» TEXT SECTION
● ● ● ● ●

I’d personally witnessed a massive traffic jam at the biggest roundabout in Taipei, when my bus was caught up in it for some three hours.
It was a huge roundabout, with the radial roads feeding into it being multiple-laned both sides. (You can google it under “biggest roundabout in Taipei” or “Ren’ai Road and Dunhua South Road roundabout in Taipei 台北仁愛路敦化南路圓環” and see the aerial view of this monstrosity for yourself.) In the middle of the roundabout was a grassed-over piece of land about the size of a football pitch, if not bigger, and planted in the centre, a raised lookout pavilion with a traffic policeman monitoring the situation.
The standard highway code rule about roundabouts is: traffic approaching a roundabout will slow down and only enter it if there’s enough room. Well, this is for most other countries, but as that journalist had discovered in his research (see blog entryTraffic around the world: Taiwan 1), Taiwan drivers go by their own instincts—one can’t even say “by their own rules” here, as it’s totally anarchic with them.
The drivers in the radial roads would squeeze in, even when the space in the roundabout was only big enough for the front half of the car, or maybe even just a bumper. In a way, I can see the thinking behind this: as the traffic was so dense, there would never come a time when the gap was big enough for the whole car to get in.
In the UK, if this happens, the driver in the roundabout would let the squeezer-in get in, by not moving forward. Taiwan drivers, however, are too pig-headed—with a strong element of face involved here, I suspect—to give way to the cheeky chappie who has the audacity to cut in, so the car already in the roundabout inched forward and totally trapped the squeezer-in’s car. However, what he didn’t seem to realise, until it was too late, was: with the nose of the squeezer-in’s car stuck between his car and the one in front of him, he himself couldn’t move forward either. A split second of yielding would’ve meant everyone being able to move, but these bloody-minded drivers seemed more intent on teaching the perpetrators a lesson, even to the extent of cutting off their own nose to spite their face.
Now, imagine this same scenario happening simultaneously at every single one of the radial road junctions, and you have a massive gridlock, with nobody able to move, literally, even an inch. This was what happened on the day my bus was stuck in the traffic for three hours.
Cars started to honk, drivers started to stick their heads out of their windows and shout, cursing, swearing and waving their fists.

● ● ● ● ●

» RAW DATA
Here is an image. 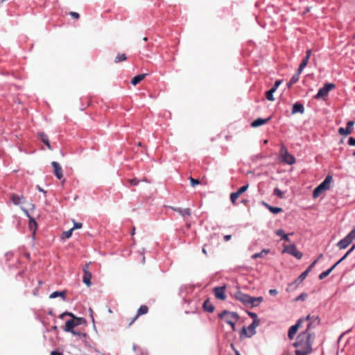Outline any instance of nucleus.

● ● ● ● ●

» TASK DESCRIPTION
Transcribe the part of the Taipei roundabout account that begins at the words "Now, imagine this" and stops after "waving their fists.". The data has nothing to do with the Taipei roundabout account.

» EXERCISE RESULT
Now, imagine this same scenario happening simultaneously at every single one of the radial road junctions, and you have a massive gridlock, with nobody able to move, literally, even an inch. This was what happened on the day my bus was stuck in the traffic for three hours.
Cars started to honk, drivers started to stick their heads out of their windows and shout, cursing, swearing and waving their fists.